Astrue, 627 F.3d 614, 619 (7th Cir. 2010) (collecting cases). Pytlewski cites no evidence
that his moderate limitations in concentration, persistence, and pace prevent him from
completing “simple, routine and repetitive tasks” while being restrained to occasional
interaction with others. See Jozefyk, 923 F.3d at 498. Under the substantial-evidence
standard, a reasonable person would accept the ALJ’s conclusion that these mental
restrictions were consistent with Dr. Whalen’s monthly treatment notes reflecting “good
cognition, memory, insight/judgment,” and, most importantly, given Pytlewski’s
concern regarding his intermittent explosive disorder, “cooperative behavior.”

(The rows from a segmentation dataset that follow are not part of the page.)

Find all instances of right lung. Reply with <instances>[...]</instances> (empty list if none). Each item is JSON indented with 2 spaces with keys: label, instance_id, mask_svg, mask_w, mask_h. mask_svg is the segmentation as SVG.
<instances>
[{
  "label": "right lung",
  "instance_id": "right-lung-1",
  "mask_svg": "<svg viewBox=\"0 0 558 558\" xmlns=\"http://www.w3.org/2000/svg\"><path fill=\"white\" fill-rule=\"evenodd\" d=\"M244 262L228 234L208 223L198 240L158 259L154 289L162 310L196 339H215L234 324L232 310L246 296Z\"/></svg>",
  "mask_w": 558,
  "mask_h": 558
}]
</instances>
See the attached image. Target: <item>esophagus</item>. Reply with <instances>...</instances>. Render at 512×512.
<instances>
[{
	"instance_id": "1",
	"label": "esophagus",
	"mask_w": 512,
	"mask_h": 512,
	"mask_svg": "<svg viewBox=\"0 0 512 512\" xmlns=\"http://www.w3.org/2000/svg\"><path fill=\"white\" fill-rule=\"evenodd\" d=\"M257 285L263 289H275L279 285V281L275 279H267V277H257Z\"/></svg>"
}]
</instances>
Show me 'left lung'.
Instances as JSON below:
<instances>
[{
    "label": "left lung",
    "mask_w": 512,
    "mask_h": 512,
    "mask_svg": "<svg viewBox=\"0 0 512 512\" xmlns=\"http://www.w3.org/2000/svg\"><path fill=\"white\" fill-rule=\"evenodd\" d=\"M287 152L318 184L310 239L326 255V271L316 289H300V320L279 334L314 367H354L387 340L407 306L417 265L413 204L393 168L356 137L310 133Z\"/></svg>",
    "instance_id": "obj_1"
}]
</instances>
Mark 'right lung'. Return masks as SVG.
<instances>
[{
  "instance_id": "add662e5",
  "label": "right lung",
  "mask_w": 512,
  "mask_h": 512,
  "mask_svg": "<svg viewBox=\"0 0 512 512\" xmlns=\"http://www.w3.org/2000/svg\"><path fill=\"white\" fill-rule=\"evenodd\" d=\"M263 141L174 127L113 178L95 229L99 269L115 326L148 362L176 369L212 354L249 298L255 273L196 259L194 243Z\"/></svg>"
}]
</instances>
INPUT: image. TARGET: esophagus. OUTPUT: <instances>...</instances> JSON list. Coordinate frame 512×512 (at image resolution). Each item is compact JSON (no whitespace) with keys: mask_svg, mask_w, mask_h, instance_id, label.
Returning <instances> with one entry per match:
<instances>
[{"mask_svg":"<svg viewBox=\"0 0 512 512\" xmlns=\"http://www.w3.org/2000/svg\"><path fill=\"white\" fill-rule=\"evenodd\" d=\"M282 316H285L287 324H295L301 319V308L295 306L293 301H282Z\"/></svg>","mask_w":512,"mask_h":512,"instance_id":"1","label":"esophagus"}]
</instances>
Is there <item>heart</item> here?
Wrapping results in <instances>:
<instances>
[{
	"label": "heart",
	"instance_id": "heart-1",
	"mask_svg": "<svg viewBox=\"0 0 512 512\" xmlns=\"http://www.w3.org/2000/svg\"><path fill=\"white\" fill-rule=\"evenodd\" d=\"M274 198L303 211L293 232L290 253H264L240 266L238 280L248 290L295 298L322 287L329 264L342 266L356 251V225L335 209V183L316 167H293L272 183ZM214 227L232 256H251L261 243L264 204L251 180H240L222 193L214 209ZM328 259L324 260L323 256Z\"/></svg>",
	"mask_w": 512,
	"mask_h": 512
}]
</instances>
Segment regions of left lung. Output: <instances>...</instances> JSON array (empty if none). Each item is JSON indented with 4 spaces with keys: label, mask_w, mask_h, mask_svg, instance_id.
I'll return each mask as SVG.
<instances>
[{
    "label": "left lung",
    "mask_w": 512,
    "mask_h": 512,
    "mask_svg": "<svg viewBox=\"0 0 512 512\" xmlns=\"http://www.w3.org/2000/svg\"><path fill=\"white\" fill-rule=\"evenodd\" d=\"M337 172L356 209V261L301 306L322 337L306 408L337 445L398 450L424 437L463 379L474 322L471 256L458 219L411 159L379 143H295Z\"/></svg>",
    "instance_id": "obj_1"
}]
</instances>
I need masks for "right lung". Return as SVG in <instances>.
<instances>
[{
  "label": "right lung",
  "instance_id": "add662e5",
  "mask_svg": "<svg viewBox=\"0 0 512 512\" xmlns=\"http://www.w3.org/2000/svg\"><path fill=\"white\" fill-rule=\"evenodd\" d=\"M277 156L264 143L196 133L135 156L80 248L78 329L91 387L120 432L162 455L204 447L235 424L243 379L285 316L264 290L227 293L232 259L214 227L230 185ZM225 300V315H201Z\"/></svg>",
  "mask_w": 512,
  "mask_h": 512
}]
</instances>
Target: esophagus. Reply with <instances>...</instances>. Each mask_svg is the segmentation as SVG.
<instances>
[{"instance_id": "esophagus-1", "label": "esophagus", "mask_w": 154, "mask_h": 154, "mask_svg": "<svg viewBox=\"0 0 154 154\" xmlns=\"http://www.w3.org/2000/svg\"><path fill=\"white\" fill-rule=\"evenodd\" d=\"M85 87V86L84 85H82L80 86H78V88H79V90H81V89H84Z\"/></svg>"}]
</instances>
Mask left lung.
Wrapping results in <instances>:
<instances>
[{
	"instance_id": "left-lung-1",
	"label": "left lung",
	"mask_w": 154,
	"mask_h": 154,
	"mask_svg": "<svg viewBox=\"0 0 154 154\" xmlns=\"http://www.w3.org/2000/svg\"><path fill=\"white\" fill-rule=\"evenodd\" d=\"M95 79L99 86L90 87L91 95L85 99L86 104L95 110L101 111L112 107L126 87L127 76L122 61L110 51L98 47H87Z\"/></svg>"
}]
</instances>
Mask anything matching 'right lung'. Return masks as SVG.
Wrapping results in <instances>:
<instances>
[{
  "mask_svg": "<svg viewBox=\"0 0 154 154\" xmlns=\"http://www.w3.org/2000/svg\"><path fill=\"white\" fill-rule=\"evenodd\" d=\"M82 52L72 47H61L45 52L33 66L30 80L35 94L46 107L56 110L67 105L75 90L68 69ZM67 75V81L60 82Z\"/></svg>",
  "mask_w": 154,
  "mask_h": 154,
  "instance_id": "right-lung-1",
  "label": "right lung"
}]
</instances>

One last note. Although ultimately harmless, the ALJ engaged in circular
reasoning when he evaluated the weight of medical opinions based on their consistency
with the RFC assessment. The ALJ noted, for instance, that Dr. Donahoo’s and Dr.
Phillips’s opinions were “in line” with the RFC’s limitations, that Dr. Benish’s
assessment “generally does allow” for the assigned RFC, and that Dr. Whalen’s opinion
“generally allows for the work articulated” in the assigned RFC. These statements put
the cart before the horse: "the determination of [RFC] must be based on the evidence”;
medical opinions should not be forced into a “foregone conclusion.” Filus v. Astrue,
694 F.3d 863, 868 (7th Cir. 2012); see also Bjornson v. Astrue, 671 F.3d 640, 644–46 (7th Cir.
2012). The RFC is constructed from medical assessments; justifying the weight of those
same medical assessments by their consistency with the RFC is circular. See 20 C.F.R.
§§ 404.1527(b), 404.1545(a)(3). This error, however, was harmless, given the ALJ’s
careful review of the record and tying of the RFC to the record evidence.